The task = Starting with the line that contains "What distance lies" and going on through the last line, rewrite these lines with "cinder block wall" substituted for "concrete block wall" and everything else left unchanged.

Visual spatial reasoning lines =

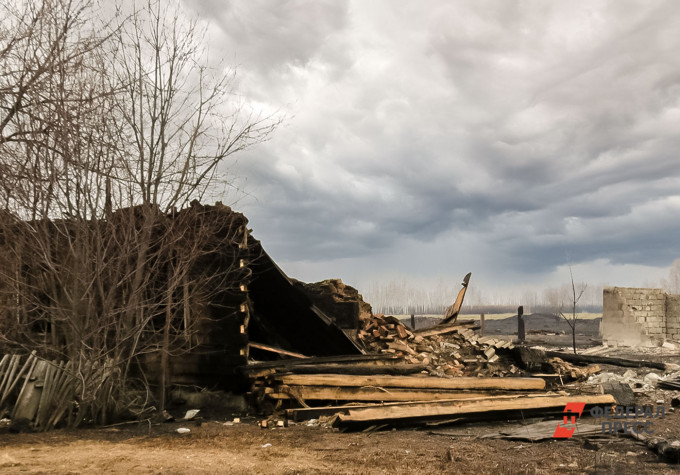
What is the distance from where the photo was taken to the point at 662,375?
13383mm

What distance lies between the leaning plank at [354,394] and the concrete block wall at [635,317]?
14944mm

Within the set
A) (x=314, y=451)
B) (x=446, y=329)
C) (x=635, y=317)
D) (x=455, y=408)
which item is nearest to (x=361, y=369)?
(x=455, y=408)

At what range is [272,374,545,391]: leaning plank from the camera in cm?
943

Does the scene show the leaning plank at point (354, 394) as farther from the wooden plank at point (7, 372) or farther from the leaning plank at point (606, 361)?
the leaning plank at point (606, 361)

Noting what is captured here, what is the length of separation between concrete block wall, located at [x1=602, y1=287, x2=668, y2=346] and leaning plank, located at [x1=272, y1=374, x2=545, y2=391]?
13491 mm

Answer to the exercise =
What distance lies between the leaning plank at [354,394] and the cinder block wall at [635,317]?
14944mm

Within the set
A) (x=314, y=451)
B) (x=446, y=329)
C) (x=635, y=317)
D) (x=455, y=408)
which item is nearest to (x=361, y=369)?
(x=455, y=408)

At what range is [272,374,545,391]: leaning plank from the camera in cm?
943

Does the scene show the leaning plank at point (354, 394) as farther from the wooden plank at point (7, 372) or farther from the leaning plank at point (606, 361)?
the leaning plank at point (606, 361)

Noting what is captured here, what is the length of separation between cinder block wall, located at [x1=602, y1=287, x2=668, y2=346] and leaning plank, located at [x1=272, y1=374, x2=545, y2=391]?
13491 mm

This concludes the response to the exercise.